Indovoices.com-Ketika kecil, abangku yang persis diatasku, Panggabean Manurung biasa biasa saja. Tidak begitu menonjol dibanding kawan-kawannya. Bakatnya di bidang olah raga biasa biasa saja. Tetapi, seingatku dia pandai memasak dan rajin ke ladang. Lulus SMPN Siraituruk, dia melanjutkan sekolah ke Sekolah Pertanian Menengah Atas (SPMA). Ayah kami memang mempersiapkannya untuk menggantikannya menjadi petani. Dia anak ke 11, aku anak yang ke 12.
Setelah lulus SPMA dia bekerja di perkebunan di Labuhan Batu. Ayahku menyuruh pulang, karena dia dipersiapkan menggantikan ayahku bertani. Sebab menurut ayahku tidak mungkin saya tidak kuliah. Entah apa pertimbangan ayah kami memilihnya bertani. Dia diminta pulang dengan fasilitas sepeda motor GL 125 tahun 1990. Lebih enak di kampung karena diberi fasilitas sepeda motor yang cukup keren ketika itu.
Tahun 90-an adalah masa transisi. Ayah kami sudah mulai tua, sementara aku akan memulai kuliah. Ayah kami membuat spekulasi. Ayah kami menjual kerbau untuk modal menanam jahe. Sebab tanaman jahe ketika itu sangat mahal. Saya ingat, bibit jahe ketika itu Rp 9000/kg. Ayah kami menjual puluhan kerbau untuk modal menanam jahe.
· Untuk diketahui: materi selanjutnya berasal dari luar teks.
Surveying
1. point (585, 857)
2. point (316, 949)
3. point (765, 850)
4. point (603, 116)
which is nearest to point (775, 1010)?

Tanaman jahe tumbuh sukses. Kualitasnya sangat bagus, tetapi harganya jatuh. Hanya Rp 250/kg. Kami sedih. Harga Rp 250/kg tidak cukup untuk biaya panen saja. Ayah kami sedih. Padahal, maksud ayahku adalah dana dari panen jahe akan disimpan di bank untuk biaya kuliahku.
Fluktuasi harga di petani menjadi hal yang tragis. Tidak ada kepastian harga bagi petani. Petani tidak memiliki harapan ketika itu. Mereka bertani hanya mengadu nasib. Perubahan harga menghitung hari. Petani harap-harap cemas setiap saat.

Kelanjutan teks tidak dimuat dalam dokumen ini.